Task requirements: Please output the lines shown below exactly as they appear.

^^^^^^^^^^^^^^^^

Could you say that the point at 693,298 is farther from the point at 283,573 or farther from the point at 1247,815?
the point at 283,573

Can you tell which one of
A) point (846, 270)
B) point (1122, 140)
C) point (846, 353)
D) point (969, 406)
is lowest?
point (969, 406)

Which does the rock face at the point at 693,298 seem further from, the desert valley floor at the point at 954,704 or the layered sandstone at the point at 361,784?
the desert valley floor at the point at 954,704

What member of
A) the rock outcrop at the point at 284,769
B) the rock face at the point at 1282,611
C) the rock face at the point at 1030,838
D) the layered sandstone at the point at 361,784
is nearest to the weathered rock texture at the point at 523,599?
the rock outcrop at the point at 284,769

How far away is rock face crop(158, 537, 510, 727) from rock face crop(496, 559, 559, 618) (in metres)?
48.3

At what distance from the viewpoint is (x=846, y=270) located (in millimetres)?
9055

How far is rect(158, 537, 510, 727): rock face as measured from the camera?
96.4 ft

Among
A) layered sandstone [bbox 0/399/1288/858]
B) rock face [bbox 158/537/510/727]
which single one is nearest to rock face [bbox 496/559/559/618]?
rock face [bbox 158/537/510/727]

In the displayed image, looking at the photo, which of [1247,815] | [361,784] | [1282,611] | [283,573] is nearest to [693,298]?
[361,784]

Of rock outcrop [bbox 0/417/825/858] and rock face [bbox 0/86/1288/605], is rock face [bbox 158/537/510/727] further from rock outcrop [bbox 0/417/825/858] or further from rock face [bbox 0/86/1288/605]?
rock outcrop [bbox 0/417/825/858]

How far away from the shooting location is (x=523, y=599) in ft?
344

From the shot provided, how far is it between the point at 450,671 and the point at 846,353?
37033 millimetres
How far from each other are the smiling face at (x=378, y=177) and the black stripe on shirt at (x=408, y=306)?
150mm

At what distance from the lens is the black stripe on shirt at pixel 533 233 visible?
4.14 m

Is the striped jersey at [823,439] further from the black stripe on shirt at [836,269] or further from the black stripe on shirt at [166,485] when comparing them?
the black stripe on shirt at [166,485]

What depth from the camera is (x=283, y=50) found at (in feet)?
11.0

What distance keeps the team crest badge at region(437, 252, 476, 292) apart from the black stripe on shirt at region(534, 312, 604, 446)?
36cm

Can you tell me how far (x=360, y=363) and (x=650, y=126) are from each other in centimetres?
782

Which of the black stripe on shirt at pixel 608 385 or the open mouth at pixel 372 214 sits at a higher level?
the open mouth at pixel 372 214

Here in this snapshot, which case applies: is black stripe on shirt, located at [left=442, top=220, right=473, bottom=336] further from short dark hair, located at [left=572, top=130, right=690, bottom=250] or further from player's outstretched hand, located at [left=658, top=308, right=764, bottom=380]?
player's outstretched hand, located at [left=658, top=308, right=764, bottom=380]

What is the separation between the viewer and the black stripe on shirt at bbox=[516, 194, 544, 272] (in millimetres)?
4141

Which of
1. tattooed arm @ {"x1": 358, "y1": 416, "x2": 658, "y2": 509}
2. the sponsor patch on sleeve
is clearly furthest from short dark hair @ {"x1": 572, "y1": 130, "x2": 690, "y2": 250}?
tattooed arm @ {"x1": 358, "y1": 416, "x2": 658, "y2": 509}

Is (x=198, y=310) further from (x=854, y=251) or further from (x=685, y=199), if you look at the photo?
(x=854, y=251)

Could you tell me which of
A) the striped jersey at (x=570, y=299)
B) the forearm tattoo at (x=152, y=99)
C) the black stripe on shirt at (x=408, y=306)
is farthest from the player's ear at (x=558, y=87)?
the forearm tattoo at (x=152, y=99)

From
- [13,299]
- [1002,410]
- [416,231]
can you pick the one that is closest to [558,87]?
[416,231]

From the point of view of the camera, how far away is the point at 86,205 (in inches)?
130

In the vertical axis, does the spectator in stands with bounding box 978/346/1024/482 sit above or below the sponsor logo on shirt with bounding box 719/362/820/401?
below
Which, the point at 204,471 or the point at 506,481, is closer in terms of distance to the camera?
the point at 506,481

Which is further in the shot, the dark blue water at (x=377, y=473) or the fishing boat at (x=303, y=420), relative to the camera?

^^^^^^^^^^^^^^^^

Output for this exercise:
Could you say that the point at 693,298 is farther from the point at 283,573 or farther from the point at 1247,815?
the point at 283,573

Can you tell which one of
A) point (846, 270)
B) point (1122, 140)
C) point (846, 353)
D) point (969, 406)
is lowest?
point (969, 406)

Which does the rock face at the point at 693,298 seem further from, the desert valley floor at the point at 954,704 or the layered sandstone at the point at 361,784?
the desert valley floor at the point at 954,704

What member of
A) the rock outcrop at the point at 284,769
B) the rock face at the point at 1282,611
C) the rock face at the point at 1030,838
D) the layered sandstone at the point at 361,784
is nearest to the weathered rock texture at the point at 523,599?
the rock outcrop at the point at 284,769

How far away is rock face crop(158, 537, 510, 727) from rock face crop(496, 559, 559, 618) (in metres)?
48.3

At what distance from the viewpoint is (x=846, y=270) located (in millimetres)?
9055

How far is rect(158, 537, 510, 727): rock face as measured from the camera?
96.4 ft

Among
A) layered sandstone [bbox 0/399/1288/858]
B) rock face [bbox 158/537/510/727]
which single one is nearest to rock face [bbox 496/559/559/618]?
rock face [bbox 158/537/510/727]

In the displayed image, looking at the photo, which of [1247,815] | [361,784] | [1282,611] | [283,573] is nearest to [693,298]?
[361,784]

Of rock outcrop [bbox 0/417/825/858] and rock face [bbox 0/86/1288/605], is rock face [bbox 158/537/510/727] further from rock outcrop [bbox 0/417/825/858] or further from rock face [bbox 0/86/1288/605]?
rock outcrop [bbox 0/417/825/858]

How far away from the shooting location is (x=523, y=599) in ft?
344

From the shot provided, how far is it between the point at 450,671 and the point at 846,353?
37033 millimetres
How far from each other are the smiling face at (x=378, y=177) and the black stripe on shirt at (x=408, y=306)?
150mm

At what distance from the lens is the black stripe on shirt at pixel 533 233 visible?
4.14 m

Is the striped jersey at [823,439] further from the black stripe on shirt at [836,269] or further from the black stripe on shirt at [166,485] when comparing them?
the black stripe on shirt at [166,485]

What depth from the camera is (x=283, y=50) found at (in feet)?
11.0

What distance keeps the team crest badge at region(437, 252, 476, 292) apart from the black stripe on shirt at region(534, 312, 604, 446)?
36cm

Can you tell me how far (x=360, y=363) and (x=650, y=126) are from each other in centimetres?
782

Which of the black stripe on shirt at pixel 608 385 or the open mouth at pixel 372 214 sits at a higher level?
the open mouth at pixel 372 214

Here in this snapshot, which case applies: is black stripe on shirt, located at [left=442, top=220, right=473, bottom=336] further from short dark hair, located at [left=572, top=130, right=690, bottom=250] or further from player's outstretched hand, located at [left=658, top=308, right=764, bottom=380]?
player's outstretched hand, located at [left=658, top=308, right=764, bottom=380]

What is the separation between the viewer and the black stripe on shirt at bbox=[516, 194, 544, 272] (in millimetres)?
4141

Which of
1. tattooed arm @ {"x1": 358, "y1": 416, "x2": 658, "y2": 509}
2. the sponsor patch on sleeve
is clearly furthest from short dark hair @ {"x1": 572, "y1": 130, "x2": 690, "y2": 250}?
tattooed arm @ {"x1": 358, "y1": 416, "x2": 658, "y2": 509}

Is (x=198, y=310) further from (x=854, y=251) or further from (x=685, y=199), if you look at the photo?
(x=854, y=251)

Could you tell me which of
A) the striped jersey at (x=570, y=299)
B) the forearm tattoo at (x=152, y=99)
C) the black stripe on shirt at (x=408, y=306)
is farthest from the player's ear at (x=558, y=87)?
the forearm tattoo at (x=152, y=99)

From
- [13,299]
- [1002,410]
- [416,231]
can you pick the one that is closest to [558,87]?
[416,231]

From the point of view of the camera, how far away is the point at 86,205 (in inches)?
130

In the vertical axis, does the spectator in stands with bounding box 978/346/1024/482 sit above or below the sponsor logo on shirt with bounding box 719/362/820/401?
below
Which, the point at 204,471 or the point at 506,481, is closer in terms of distance to the camera?
the point at 506,481

Which is further in the shot, the dark blue water at (x=377, y=473) or the fishing boat at (x=303, y=420), relative to the camera?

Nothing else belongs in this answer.